Ein Quartett kämpft um den Titel bei den US Open

Novak Djokovic: „Ich habe immer mindestens zehn T-Shirts zu jedem Match mitgebracht.“Foto: afp | 4

Novak Djokovic hatte seinen Oberkörper entblößt und sich auf seinem Stuhl zurückgelehnt. Die Beine streckte er weit von sich, die Arme verschränkte er hinter dem Kopf. Breit grinsend verharrte er in dieser Pose, als wolle er zeigen, wie absurd es ist, in einer Sauna Profitennis zu spielen. „Diese US Open“, sagte Djokovic später mit Nachdruck, „sind definitiv die härtesten in den vergangenen zehn Jahren“.

Es war ein gnadenloses Ausscheidungsrennen, das die Spielerinnen und Spieler im teilweise tropischen New York bis zum Halbfinale der Männer am Freitag erlebten. Noch tief in der Nacht zeigte das Thermometer über 30 Grad, extreme Luftfeuchtigkeit erschwerte das Atmen. Ganz nach Darwins Prinzip „Survival of the Fittest“ kamen nur die durch, die sich den Bedingungen am besten anpassten.

Neben Djokovic sind das der Weltranglistenerste Rafael Nadal, der frühere Turniersieger Juan Martin del Potro und Ex-Finalist Kei Nishikori. Ein Quartett, das nicht nur Matches gegen fünf Gegner, sondern auch die Hitzewelle der vergangenen Tage überstand. Als Lohn winkt der Titel im Endspiel am Sonntag – und ein Halbfinale unter klimatisch angenehmen Verhältnissen.

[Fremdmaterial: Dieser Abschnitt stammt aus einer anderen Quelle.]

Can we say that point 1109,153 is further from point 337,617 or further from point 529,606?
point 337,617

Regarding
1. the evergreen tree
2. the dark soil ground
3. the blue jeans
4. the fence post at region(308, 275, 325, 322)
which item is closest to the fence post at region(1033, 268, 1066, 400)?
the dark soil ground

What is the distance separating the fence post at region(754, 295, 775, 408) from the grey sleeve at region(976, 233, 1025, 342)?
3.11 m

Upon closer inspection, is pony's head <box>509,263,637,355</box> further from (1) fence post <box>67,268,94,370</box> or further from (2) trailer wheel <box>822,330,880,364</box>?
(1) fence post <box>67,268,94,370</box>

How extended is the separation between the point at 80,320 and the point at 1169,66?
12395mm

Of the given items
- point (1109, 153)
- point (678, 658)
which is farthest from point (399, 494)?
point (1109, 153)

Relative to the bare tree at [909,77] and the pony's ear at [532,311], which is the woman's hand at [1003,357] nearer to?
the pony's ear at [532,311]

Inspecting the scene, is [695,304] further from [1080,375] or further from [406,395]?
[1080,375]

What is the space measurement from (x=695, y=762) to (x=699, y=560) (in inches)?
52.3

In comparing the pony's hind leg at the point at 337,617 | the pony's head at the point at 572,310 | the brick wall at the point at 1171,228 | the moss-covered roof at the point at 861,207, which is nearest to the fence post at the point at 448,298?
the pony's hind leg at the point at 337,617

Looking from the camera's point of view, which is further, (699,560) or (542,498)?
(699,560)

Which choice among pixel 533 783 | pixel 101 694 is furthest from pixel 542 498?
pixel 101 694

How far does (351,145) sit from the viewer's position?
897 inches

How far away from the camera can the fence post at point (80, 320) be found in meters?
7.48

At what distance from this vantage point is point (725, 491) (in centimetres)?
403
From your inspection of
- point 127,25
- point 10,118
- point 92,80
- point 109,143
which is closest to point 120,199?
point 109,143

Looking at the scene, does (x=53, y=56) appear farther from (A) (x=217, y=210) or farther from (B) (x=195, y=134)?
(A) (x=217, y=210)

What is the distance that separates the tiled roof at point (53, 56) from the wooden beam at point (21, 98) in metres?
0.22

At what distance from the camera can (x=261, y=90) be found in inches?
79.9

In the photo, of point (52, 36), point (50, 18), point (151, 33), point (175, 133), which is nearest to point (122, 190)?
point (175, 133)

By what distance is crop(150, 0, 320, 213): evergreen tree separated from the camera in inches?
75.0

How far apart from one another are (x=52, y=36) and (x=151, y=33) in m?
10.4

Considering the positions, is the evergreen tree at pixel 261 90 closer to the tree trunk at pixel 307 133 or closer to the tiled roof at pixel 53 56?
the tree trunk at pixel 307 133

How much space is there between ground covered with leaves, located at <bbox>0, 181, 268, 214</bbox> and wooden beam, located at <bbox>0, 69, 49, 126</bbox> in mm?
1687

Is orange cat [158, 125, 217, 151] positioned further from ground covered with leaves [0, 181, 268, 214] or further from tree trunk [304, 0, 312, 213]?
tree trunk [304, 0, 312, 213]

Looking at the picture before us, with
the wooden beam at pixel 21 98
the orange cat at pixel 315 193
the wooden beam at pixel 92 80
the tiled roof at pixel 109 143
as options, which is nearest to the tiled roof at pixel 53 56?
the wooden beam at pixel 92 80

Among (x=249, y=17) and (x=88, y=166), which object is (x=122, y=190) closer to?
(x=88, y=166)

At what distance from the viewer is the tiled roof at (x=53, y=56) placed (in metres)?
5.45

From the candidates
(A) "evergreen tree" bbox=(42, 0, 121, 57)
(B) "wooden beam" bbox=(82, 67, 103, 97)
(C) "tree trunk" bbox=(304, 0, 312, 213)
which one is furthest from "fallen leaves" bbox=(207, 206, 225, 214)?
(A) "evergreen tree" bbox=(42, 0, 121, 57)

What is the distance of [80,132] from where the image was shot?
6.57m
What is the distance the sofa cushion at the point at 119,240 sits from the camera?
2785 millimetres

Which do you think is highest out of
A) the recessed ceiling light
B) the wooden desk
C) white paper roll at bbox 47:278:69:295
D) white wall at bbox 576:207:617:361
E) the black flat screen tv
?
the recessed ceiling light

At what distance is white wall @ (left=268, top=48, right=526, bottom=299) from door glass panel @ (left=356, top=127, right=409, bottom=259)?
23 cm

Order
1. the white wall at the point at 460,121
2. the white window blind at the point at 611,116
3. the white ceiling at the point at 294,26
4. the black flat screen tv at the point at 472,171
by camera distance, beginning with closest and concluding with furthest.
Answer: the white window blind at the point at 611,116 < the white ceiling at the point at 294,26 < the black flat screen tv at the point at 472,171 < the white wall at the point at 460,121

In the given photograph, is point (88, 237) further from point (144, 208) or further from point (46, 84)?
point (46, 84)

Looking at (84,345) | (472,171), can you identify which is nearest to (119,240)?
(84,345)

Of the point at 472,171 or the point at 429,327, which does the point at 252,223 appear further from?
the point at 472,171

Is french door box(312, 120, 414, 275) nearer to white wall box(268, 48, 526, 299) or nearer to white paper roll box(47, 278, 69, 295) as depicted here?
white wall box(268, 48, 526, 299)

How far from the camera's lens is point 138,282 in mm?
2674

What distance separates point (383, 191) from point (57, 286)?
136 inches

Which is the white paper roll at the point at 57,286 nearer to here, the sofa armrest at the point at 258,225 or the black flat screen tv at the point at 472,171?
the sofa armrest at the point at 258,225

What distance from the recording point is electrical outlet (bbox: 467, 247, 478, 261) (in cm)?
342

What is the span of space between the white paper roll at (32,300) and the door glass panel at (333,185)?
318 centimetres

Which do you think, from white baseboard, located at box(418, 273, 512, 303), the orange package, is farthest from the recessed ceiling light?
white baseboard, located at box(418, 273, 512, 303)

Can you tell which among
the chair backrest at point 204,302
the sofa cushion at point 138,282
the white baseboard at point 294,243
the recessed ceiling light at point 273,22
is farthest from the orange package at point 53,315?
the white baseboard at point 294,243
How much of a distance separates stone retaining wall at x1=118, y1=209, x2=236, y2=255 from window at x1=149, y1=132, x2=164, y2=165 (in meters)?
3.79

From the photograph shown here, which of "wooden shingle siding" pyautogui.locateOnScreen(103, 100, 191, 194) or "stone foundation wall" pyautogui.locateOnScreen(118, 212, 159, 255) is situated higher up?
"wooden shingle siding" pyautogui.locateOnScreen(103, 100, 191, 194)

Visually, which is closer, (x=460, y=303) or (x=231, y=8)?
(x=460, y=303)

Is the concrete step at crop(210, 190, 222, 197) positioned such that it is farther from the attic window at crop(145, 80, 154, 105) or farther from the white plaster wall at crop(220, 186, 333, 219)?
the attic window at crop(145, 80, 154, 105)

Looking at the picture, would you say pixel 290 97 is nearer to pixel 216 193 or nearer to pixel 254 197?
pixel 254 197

Abkühlung in Form von Gewittern hatte sich angekündigt, und nicht nur Djokovic atmete auf. Der Wimbledonsieger aus Serbien, derzeit wohl der heißeste Anwärter auf den Triumph in Flushing Meadows, kämpfte auch in seinem Viertelfinale gegen Federer-Bezwinger John Millman wieder mit den Bedingungen. Nach dem 6:3, 6:4, 6:4 gegen den Australier sagte Djokovic: „Ich habe noch nie so geschwitzt. Unglaublich. Ich habe immer mindestens zehn T-Shirts zu jedem Match mitgebracht.“

Auch der Weltranglistenerste Nadal litt auf dem Platz, die größte Herausforderung steht dem Spanier aber erst noch bevor. Will er den Traum von der Titelverteidigung am Leben halten, muss er den Argentinier del Potro bezwingen, mit dem er in New York nicht nur die guten Erinnerungen aus dem Halbfinale 2017 verbindet. Auf dem Weg zu seinem Titelgewinn vor neun Jahren deklassierte del Potro Nadal. Und: Im Schwitzbad von Flushing Meadows verbrachte er fast vier Stunden weniger auf dem Platz als sein Kontrahent.

Seine Form könnte kaum besser sein, sein Selbstvertrauen kaum größer. „Ich mag es, gegen die Nummer eins zu spielen. Ganz egal, bei welchem Turnier, bei welchen Bedingungen oder bei welchem Wetter“, sagte del Potro. Nadal erwartet nach dem Marathonmatch gegen den Österreicher Dominic Thiem „ein weiteres hartes Duell“, auf Hardcourt sei del Potro ein ganz anderes Kaliber als auf Sand oder Rasen. In Paris hatte Nadal den Weltranglistendritten klar geschlagen, in Wimbledon denkbar knapp in fünf Sätzen.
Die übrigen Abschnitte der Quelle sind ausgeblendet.